**TASK GOAL:**
What is needed here is a verbatim copy of the records that follow.

RECORDS SHOWN Start Marker

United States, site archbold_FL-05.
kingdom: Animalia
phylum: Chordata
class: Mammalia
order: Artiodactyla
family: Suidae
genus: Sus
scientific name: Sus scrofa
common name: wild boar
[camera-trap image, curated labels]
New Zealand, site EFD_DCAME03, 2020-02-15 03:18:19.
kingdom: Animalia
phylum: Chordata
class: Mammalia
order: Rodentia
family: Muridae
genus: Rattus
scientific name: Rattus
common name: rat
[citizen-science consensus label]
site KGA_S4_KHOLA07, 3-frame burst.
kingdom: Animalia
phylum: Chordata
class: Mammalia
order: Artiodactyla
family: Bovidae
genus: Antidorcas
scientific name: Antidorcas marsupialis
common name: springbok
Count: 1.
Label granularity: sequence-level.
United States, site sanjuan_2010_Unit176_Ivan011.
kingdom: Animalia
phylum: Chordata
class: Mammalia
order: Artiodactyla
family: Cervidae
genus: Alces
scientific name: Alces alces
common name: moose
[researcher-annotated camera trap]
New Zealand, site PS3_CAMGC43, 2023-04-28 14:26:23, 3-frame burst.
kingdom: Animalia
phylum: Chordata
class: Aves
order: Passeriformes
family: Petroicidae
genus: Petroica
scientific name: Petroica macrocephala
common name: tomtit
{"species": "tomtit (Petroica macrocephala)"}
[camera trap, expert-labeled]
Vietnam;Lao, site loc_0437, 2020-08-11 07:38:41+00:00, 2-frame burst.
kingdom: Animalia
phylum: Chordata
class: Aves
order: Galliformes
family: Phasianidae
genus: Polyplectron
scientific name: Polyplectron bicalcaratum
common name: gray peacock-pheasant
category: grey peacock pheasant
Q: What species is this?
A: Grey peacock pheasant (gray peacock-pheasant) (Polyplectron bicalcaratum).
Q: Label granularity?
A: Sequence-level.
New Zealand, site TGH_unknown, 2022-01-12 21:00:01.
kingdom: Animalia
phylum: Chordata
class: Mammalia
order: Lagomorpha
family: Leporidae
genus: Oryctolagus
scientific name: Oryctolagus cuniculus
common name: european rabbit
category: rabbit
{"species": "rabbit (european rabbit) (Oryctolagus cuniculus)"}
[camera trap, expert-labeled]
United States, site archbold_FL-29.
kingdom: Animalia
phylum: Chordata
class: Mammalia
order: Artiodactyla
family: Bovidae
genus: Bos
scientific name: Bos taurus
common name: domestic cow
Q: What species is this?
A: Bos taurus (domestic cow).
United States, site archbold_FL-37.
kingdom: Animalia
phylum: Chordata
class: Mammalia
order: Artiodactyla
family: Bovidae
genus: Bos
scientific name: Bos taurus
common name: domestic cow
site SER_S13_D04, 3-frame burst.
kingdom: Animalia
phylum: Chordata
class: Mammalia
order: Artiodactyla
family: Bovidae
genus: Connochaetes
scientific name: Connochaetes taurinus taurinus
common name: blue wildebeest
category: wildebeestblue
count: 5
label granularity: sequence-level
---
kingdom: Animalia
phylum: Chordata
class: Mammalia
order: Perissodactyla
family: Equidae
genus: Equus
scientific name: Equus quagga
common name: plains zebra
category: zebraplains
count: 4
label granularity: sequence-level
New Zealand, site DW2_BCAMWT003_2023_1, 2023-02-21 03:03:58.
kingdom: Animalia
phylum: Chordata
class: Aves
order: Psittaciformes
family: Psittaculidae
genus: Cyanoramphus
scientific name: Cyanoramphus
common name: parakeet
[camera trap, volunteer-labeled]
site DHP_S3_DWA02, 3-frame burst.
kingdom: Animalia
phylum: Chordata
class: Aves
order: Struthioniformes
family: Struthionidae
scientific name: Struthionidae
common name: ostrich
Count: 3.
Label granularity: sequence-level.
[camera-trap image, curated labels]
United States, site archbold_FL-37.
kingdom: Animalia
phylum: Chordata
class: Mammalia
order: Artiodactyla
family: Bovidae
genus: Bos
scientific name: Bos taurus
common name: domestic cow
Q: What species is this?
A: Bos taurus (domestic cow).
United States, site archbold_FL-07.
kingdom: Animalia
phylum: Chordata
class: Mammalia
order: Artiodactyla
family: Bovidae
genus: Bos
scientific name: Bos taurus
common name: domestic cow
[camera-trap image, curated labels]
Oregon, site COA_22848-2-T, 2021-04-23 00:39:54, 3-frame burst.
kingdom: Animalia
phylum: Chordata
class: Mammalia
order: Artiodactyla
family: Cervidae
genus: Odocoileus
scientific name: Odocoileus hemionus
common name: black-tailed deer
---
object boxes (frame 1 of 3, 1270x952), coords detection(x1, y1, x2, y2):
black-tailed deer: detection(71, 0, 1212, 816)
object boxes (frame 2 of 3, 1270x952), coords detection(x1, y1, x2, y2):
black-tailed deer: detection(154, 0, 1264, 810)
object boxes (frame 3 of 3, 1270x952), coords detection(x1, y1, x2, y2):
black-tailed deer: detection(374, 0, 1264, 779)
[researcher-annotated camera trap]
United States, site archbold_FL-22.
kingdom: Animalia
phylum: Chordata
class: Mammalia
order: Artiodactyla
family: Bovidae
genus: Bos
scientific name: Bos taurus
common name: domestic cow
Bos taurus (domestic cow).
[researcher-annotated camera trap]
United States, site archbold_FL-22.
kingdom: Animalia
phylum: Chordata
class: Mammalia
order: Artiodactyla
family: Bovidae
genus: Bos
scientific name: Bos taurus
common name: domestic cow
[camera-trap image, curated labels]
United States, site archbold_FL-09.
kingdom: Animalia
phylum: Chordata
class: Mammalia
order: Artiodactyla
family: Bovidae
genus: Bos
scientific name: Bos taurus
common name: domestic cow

RECORDS SHOWN End Marker

**PROBLEM SOLUTION:**
United States, site archbold_FL-05.
kingdom: Animalia
phylum: Chordata
class: Mammalia
order: Artiodactyla
family: Suidae
genus: Sus
scientific name: Sus scrofa
common name: wild boar
[camera-trap image, curated labels]
New Zealand, site EFD_DCAME03, 2020-02-15 03:18:19.
kingdom: Animalia
phylum: Chordata
class: Mammalia
order: Rodentia
family: Muridae
genus: Rattus
scientific name: Rattus
common name: rat
[citizen-science consensus label]
site KGA_S4_KHOLA07, 3-frame burst.
kingdom: Animalia
phylum: Chordata
class: Mammalia
order: Artiodactyla
family: Bovidae
genus: Antidorcas
scientific name: Antidorcas marsupialis
common name: springbok
Count: 1.
Label granularity: sequence-level.
United States, site sanjuan_2010_Unit176_Ivan011.
kingdom: Animalia
phylum: Chordata
class: Mammalia
order: Artiodactyla
family: Cervidae
genus: Alces
scientific name: Alces alces
common name: moose
[researcher-annotated camera trap]
New Zealand, site PS3_CAMGC43, 2023-04-28 14:26:23, 3-frame burst.
kingdom: Animalia
phylum: Chordata
class: Aves
order: Passeriformes
family: Petroicidae
genus: Petroica
scientific name: Petroica macrocephala
common name: tomtit
{"species": "tomtit (Petroica macrocephala)"}
[camera trap, expert-labeled]
Vietnam;Lao, site loc_0437, 2020-08-11 07:38:41+00:00, 2-frame burst.
kingdom: Animalia
phylum: Chordata
class: Aves
order: Galliformes
family: Phasianidae
genus: Polyplectron
scientific name: Polyplectron bicalcaratum
common name: gray peacock-pheasant
category: grey peacock pheasant
Q: What species is this?
A: Grey peacock pheasant (gray peacock-pheasant) (Polyplectron bicalcaratum).
Q: Label granularity?
A: Sequence-level.
New Zealand, site TGH_unknown, 2022-01-12 21:00:01.
kingdom: Animalia
phylum: Chordata
class: Mammalia
order: Lagomorpha
family: Leporidae
genus: Oryctolagus
scientific name: Oryctolagus cuniculus
common name: european rabbit
category: rabbit
{"species": "rabbit (european rabbit) (Oryctolagus cuniculus)"}
[camera trap, expert-labeled]
United States, site archbold_FL-29.
kingdom: Animalia
phylum: Chordata
class: Mammalia
order: Artiodactyla
family: Bovidae
genus: Bos
scientific name: Bos taurus
common name: domestic cow
Q: What species is this?
A: Bos taurus (domestic cow).
United States, site archbold_FL-37.
kingdom: Animalia
phylum: Chordata
class: Mammalia
order: Artiodactyla
family: Bovidae
genus: Bos
scientific name: Bos taurus
common name: domestic cow
site SER_S13_D04, 3-frame burst.
kingdom: Animalia
phylum: Chordata
class: Mammalia
order: Artiodactyla
family: Bovidae
genus: Connochaetes
scientific name: Connochaetes taurinus taurinus
common name: blue wildebeest
category: wildebeestblue
count: 5
label granularity: sequence-level
---
kingdom: Animalia
phylum: Chordata
class: Mammalia
order: Perissodactyla
family: Equidae
genus: Equus
scientific name: Equus quagga
common name: plains zebra
category: zebraplains
count: 4
label granularity: sequence-level
New Zealand, site DW2_BCAMWT003_2023_1, 2023-02-21 03:03:58.
kingdom: Animalia
phylum: Chordata
class: Aves
order: Psittaciformes
family: Psittaculidae
genus: Cyanoramphus
scientific name: Cyanoramphus
common name: parakeet
[camera trap, volunteer-labeled]
site DHP_S3_DWA02, 3-frame burst.
kingdom: Animalia
phylum: Chordata
class: Aves
order: Struthioniformes
family: Struthionidae
scientific name: Struthionidae
common name: ostrich
Count: 3.
Label granularity: sequence-level.
[camera-trap image, curated labels]
United States, site archbold_FL-37.
kingdom: Animalia
phylum: Chordata
class: Mammalia
order: Artiodactyla
family: Bovidae
genus: Bos
scientific name: Bos taurus
common name: domestic cow
Q: What species is this?
A: Bos taurus (domestic cow).
United States, site archbold_FL-07.
kingdom: Animalia
phylum: Chordata
class: Mammalia
order: Artiodactyla
family: Bovidae
genus: Bos
scientific name: Bos taurus
common name: domestic cow
[camera-trap image, curated labels]
Oregon, site COA_22848-2-T, 2021-04-23 00:39:54, 3-frame burst.
kingdom: Animalia
phylum: Chordata
class: Mammalia
order: Artiodactyla
family: Cervidae
genus: Odocoileus
scientific name: Odocoileus hemionus
common name: black-tailed deer
---
object boxes (frame 1 of 3, 1270x952), coords detection(x1, y1, x2, y2):
black-tailed deer: detection(71, 0, 1212, 816)
object boxes (frame 2 of 3, 1270x952), coords detection(x1, y1, x2, y2):
black-tailed deer: detection(154, 0, 1264, 810)
object boxes (frame 3 of 3, 1270x952), coords detection(x1, y1, x2, y2):
black-tailed deer: detection(374, 0, 1264, 779)
[researcher-annotated camera trap]
United States, site archbold_FL-22.
kingdom: Animalia
phylum: Chordata
class: Mammalia
order: Artiodactyla
family: Bovidae
genus: Bos
scientific name: Bos taurus
common name: domestic cow
Bos taurus (domestic cow).
[researcher-annotated camera trap]
United States, site archbold_FL-22.
kingdom: Animalia
phylum: Chordata
class: Mammalia
order: Artiodactyla
family: Bovidae
genus: Bos
scientific name: Bos taurus
common name: domestic cow
[camera-trap image, curated labels]
United States, site archbold_FL-09.
kingdom: Animalia
phylum: Chordata
class: Mammalia
order: Artiodactyla
family: Bovidae
genus: Bos
scientific name: Bos taurus
common name: domestic cow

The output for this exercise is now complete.